Looking for ways to precisely control the subject and environment.

#140

by Jamerrone - opened May 3

May 3

•

Hi! First of all, thanks for the amazing model. Anima is pretty much in its own league of base models for anime images. I am looking for some help, or rather, tips. It's quite clear that Anima supports both tags and natural language, but they are not equal. I have generated about 100 or so images today, and I noticed that when you generate images with only tags, the quality is quite a bit higher, and it rarely makes mistakes. Whenever I try to introduce natural language, most images have anatomical issues, mainly with hands, and the overall quality is different. Personally I prefer tags because they're extremely precise, but tags also have their issues. The images tend to be more flat (not always), and there is no way of controlling things like background, atmosphere, composition, lighting, etc. in a clean and clear way. Then I came up with the idea of hybrid prompts. Tags only for the subject with a few sentences below for everything else. It kind of works but has the same anatomical issues with hands. I guess I am looking for a way to have precise control over the subject, preferably with tags, but also the option to be artistic with everything else, and I hope someone can help me out.

Example tags only:

Example natural language only (very long, 3-5 paragraphs, LLM-generated):

I tried the hybrid approach, but because the natural language part just described the environment and not the subject, it always zoomed out.

Tags only:

Hybrid:

Long natural language:

This is the best style I was able to come up with:
Tags only:

Hybrid:

best quality, highres, masterpiece, score_7, 1girl, maomao (kusuriya no hitorigoto), kusuriya no hitorigoto, black hair, braid, chromatic aberration, earrings, floral print, flower, flower earrings, from behind, hair flower, hair ornament, hair over shoulder, hand fan, holding, holding fan, jewelry, long hair, looking at viewer, lotus leaf, obi, parted lips, plant, purple eyes, railing, sash, side braids, solo, standing, swept bangs, tuanshan, turning head, very long hair, wooden railing

The composition is a medium shot taken from a rear-three-quarter angle that captures the subject standing against a railing. High-key, dappled sunlight filters through overhead willow branches, creating a bright and airy atmosphere filled with soft cel-shaded highlights. The color palette is vibrant and saturated, emphasizing lush greens and brilliant blues reflecting off a serene water surface. In the background, a tranquil pond is covered in floating lotus leaves and blooming white lilies under a clear, sunlit sky. Dainty light particles and a slight atmospheric haze soften the distant traditional structures visible across the water. The overall lighting is warm and directional, casting intricate shadows that dance across the environmental textures.

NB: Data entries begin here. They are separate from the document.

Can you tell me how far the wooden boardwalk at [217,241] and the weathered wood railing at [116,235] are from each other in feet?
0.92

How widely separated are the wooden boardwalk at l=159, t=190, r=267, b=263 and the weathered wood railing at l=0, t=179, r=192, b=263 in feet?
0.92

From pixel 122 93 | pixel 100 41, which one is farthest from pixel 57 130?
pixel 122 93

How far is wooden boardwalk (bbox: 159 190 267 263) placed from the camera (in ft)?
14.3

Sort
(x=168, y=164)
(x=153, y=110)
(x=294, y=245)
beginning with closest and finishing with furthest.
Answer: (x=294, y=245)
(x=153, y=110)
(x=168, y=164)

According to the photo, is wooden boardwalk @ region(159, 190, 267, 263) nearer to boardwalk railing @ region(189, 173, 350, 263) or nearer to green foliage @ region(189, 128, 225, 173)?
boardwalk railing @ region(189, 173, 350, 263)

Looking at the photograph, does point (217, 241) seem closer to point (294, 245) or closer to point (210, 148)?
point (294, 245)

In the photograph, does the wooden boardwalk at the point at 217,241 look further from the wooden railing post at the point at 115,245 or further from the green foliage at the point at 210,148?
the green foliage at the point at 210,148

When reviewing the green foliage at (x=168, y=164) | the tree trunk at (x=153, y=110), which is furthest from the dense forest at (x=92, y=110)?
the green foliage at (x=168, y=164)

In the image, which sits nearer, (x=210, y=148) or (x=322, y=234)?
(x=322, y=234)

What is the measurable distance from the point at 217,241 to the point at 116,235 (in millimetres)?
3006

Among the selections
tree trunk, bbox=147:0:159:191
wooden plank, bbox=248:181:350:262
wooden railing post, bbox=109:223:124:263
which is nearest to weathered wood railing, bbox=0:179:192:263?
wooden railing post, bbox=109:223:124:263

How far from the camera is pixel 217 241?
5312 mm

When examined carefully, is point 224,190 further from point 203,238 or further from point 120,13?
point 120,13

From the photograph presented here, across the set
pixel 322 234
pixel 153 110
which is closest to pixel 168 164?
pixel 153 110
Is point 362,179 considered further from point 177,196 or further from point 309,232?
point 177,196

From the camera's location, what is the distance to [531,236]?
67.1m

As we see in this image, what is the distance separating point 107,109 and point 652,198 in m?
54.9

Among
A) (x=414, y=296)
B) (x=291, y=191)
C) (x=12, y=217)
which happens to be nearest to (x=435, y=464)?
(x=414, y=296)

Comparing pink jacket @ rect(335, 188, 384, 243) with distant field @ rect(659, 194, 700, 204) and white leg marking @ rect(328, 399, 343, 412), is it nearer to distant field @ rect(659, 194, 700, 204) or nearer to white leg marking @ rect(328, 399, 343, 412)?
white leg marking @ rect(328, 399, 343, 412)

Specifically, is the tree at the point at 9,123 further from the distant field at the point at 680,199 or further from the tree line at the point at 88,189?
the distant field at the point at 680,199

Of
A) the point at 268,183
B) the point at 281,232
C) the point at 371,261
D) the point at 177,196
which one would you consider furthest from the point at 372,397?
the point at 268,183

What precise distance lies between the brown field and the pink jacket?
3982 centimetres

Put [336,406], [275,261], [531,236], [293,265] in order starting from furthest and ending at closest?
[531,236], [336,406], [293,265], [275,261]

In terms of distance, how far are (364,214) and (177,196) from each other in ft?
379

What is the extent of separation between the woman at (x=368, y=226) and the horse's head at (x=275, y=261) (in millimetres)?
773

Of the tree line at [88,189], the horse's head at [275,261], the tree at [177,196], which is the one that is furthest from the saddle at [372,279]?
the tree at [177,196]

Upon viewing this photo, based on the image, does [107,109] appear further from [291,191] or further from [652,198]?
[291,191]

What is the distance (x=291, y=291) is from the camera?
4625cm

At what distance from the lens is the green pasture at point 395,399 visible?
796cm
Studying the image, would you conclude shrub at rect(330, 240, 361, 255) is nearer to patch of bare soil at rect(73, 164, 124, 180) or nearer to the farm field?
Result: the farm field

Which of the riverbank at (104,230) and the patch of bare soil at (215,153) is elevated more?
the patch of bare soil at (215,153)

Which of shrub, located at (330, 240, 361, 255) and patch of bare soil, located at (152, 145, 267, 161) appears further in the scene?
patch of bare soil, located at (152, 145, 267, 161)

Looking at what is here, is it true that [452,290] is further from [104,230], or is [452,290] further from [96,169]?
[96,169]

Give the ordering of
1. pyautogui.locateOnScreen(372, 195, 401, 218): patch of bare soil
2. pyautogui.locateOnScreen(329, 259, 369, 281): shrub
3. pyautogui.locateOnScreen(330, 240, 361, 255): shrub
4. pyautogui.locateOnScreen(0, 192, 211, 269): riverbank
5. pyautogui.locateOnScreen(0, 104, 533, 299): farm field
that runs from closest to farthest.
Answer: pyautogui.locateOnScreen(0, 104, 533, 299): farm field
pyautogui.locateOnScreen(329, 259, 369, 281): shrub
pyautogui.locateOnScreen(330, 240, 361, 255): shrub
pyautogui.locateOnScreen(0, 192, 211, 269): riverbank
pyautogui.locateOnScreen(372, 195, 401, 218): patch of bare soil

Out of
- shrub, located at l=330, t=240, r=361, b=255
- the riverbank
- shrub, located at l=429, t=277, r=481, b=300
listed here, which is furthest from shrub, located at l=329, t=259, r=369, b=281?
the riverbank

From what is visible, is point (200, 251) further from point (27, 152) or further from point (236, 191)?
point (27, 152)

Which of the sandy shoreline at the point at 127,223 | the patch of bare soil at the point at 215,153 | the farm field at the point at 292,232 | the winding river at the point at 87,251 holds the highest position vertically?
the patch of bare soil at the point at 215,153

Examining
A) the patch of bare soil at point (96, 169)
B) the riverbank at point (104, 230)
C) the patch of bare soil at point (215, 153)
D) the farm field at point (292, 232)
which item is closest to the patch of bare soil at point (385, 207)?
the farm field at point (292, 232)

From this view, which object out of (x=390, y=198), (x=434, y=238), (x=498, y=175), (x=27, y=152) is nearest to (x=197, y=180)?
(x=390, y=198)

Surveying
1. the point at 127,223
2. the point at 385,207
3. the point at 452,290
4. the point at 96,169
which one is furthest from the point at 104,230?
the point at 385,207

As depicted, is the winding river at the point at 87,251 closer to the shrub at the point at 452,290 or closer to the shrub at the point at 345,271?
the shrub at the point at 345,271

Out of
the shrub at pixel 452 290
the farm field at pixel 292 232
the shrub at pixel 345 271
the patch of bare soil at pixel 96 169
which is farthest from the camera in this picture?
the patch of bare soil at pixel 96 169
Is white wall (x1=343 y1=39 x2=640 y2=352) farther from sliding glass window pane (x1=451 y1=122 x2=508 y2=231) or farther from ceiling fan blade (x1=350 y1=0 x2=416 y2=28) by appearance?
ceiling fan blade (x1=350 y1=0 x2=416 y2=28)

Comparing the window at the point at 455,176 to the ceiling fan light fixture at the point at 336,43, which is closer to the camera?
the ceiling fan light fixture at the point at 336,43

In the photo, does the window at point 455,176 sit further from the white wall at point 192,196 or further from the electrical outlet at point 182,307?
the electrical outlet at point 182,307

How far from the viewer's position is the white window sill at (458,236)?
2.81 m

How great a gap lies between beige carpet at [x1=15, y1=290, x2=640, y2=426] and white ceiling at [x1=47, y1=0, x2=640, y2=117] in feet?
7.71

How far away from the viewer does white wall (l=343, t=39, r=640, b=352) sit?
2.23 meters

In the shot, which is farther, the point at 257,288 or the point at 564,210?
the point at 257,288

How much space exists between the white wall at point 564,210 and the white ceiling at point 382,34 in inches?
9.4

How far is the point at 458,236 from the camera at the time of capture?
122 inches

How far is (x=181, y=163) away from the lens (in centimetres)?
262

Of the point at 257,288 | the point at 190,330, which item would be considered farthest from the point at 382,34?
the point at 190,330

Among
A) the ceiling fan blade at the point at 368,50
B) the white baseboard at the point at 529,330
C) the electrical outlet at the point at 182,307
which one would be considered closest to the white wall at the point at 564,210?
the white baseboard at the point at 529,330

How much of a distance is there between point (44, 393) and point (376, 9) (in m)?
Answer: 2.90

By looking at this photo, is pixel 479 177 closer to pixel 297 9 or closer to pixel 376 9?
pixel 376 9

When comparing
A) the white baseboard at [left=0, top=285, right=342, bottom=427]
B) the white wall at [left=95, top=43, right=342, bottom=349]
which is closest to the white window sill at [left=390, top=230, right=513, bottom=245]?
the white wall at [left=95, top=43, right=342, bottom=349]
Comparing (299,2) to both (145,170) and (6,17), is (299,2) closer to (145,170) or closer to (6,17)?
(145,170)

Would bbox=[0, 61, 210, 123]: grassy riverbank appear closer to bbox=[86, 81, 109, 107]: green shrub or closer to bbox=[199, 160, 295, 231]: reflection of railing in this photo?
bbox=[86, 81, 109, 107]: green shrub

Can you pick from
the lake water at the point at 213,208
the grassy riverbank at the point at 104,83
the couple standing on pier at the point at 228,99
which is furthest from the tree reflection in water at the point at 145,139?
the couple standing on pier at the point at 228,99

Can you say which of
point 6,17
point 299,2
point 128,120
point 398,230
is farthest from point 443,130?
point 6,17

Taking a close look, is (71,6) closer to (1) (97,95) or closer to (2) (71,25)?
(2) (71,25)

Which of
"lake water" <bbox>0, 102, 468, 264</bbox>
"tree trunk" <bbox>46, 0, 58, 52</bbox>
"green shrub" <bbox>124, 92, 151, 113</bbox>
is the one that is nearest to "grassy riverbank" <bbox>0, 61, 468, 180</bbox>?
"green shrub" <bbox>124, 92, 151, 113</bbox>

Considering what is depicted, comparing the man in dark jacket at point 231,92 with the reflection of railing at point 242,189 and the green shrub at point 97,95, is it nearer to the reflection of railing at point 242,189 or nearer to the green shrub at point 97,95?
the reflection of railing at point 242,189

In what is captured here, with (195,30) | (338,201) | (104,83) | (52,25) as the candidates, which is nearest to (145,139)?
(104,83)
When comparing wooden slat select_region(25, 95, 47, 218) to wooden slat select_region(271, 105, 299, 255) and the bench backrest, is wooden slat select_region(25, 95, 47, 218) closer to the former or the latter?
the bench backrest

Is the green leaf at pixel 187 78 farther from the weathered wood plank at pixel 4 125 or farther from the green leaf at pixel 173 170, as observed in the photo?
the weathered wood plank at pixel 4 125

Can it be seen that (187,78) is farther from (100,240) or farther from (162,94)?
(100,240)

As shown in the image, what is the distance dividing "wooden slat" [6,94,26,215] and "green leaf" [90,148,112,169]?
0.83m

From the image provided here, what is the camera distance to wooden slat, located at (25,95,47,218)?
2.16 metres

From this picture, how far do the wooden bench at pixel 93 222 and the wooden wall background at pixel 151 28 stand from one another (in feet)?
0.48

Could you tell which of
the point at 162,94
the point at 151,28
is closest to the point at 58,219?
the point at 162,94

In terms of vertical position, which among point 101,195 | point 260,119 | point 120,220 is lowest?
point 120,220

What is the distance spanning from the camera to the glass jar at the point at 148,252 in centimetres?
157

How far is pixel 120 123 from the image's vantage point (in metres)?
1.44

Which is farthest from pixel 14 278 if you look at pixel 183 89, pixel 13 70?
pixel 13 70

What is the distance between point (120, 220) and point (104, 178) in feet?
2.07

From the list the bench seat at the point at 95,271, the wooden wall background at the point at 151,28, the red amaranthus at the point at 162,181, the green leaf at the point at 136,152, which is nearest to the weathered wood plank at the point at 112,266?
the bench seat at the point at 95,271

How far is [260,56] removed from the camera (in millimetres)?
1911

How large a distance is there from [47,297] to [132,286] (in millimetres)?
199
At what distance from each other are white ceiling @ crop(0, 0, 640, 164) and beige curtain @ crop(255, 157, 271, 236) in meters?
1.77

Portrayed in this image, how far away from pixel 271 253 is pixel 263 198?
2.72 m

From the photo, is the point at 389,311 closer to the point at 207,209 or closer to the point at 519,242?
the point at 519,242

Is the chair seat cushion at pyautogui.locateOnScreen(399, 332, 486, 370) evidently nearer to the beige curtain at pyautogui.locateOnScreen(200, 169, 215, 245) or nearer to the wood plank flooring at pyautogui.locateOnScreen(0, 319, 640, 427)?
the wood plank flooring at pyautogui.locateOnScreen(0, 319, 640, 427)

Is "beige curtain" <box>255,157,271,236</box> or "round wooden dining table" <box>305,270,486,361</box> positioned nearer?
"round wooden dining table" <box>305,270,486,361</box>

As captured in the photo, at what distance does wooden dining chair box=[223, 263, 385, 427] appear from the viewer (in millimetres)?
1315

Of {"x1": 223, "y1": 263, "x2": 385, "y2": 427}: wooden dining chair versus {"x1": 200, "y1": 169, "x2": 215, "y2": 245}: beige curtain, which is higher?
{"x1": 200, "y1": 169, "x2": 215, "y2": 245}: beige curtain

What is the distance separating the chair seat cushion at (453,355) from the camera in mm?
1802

As you can see, the hybrid prompt kind of allows me to do what I want, but the hands are 90% broken while they are always perfect with tags only.

Jamerrone

May 3

Another example. Tags only:

best quality, highres, masterpiece, score_7, 1girl, reze (chainsaw man), chainsaw man, anime coloring, black choker, black hair, bruise, bruise on face, bruised eye, choker, closed mouth, eye twitch, glaring, hair between eyes, half-closed eye, half-closed eyes, injury, messy hair, portrait, rain, reze's eye twitch (chainsaw man), scene reference, shirt, short hair, solo, straight-on, uneven eyes, water drop, wet, wet hair, white shirt

Natural lang (long):

masterpiece, best quality, highres, anime screenshot, 1girl, reze, chainsaw man, 

The image presents a striking, straight-on close-up portrait of a young woman, captured with an intense, cinematic anime screenshot aesthetic. Her expression is dark and deeply unsettling, characterized by a heavy, piercing glare. Her vivid teal eyes are half-closed and distinctly uneven, with the right eye appearing to twitch, an effect emphasized by heavy, dark bags, exhaustion lines, and fine textural linework beneath the lower lids. Her face bears the raw marks of recent physical conflict; a prominent, dark bruise shadows the skin beneath her right eye, and several fine scrapes and abrasions are scattered across her cheeks, adding a gritty, battered realism to her otherwise stoic, firmly closed mouth. The overall color grading leans heavily into a melancholic, monochromatic blue-purple palette, reinforcing the somber mood.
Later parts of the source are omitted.